» **Your assignment**
Once you reach the line containing "common name: mule deer", reproduce it and every later line exactly, through the end of the data.

» **Records shown**
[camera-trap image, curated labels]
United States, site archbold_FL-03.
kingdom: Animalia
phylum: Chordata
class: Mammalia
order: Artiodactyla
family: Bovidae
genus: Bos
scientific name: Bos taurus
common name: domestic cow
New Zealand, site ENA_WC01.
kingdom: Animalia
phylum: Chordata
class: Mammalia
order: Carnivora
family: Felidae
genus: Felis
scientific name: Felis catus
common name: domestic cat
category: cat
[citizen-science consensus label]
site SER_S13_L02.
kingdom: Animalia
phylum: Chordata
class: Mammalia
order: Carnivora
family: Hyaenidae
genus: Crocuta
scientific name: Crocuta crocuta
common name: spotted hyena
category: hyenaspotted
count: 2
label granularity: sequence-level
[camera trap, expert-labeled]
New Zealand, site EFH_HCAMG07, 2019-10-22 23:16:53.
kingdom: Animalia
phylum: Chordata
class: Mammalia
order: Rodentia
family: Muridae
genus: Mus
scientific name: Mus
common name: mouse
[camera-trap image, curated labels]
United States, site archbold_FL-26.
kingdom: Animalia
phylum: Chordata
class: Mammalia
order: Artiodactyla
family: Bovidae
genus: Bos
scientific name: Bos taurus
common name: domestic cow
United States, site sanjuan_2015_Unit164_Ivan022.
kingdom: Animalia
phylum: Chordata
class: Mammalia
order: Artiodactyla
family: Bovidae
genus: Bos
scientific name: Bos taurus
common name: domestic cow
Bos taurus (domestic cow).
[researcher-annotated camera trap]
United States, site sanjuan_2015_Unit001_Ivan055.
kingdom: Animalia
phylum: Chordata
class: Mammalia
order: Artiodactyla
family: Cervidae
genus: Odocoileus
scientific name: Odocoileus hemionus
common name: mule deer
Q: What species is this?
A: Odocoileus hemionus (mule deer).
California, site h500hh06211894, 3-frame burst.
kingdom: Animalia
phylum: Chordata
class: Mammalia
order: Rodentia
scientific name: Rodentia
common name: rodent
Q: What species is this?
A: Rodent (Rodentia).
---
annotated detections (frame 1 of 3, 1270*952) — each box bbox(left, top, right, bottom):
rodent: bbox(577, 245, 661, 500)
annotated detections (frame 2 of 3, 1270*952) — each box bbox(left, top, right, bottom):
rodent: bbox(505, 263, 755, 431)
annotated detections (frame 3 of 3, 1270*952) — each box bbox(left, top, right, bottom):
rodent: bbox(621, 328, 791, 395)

» **Task result**
common name: mule deer
Q: What species is this?
A: Odocoileus hemionus (mule deer).
California, site h500hh06211894, 3-frame burst.
kingdom: Animalia
phylum: Chordata
class: Mammalia
order: Rodentia
scientific name: Rodentia
common name: rodent
Q: What species is this?
A: Rodent (Rodentia).
---
annotated detections (frame 1 of 3, 1270*952) — each box bbox(left, top, right, bottom):
rodent: bbox(577, 245, 661, 500)
annotated detections (frame 2 of 3, 1270*952) — each box bbox(left, top, right, bottom):
rodent: bbox(505, 263, 755, 431)
annotated detections (frame 3 of 3, 1270*952) — each box bbox(left, top, right, bottom):
rodent: bbox(621, 328, 791, 395)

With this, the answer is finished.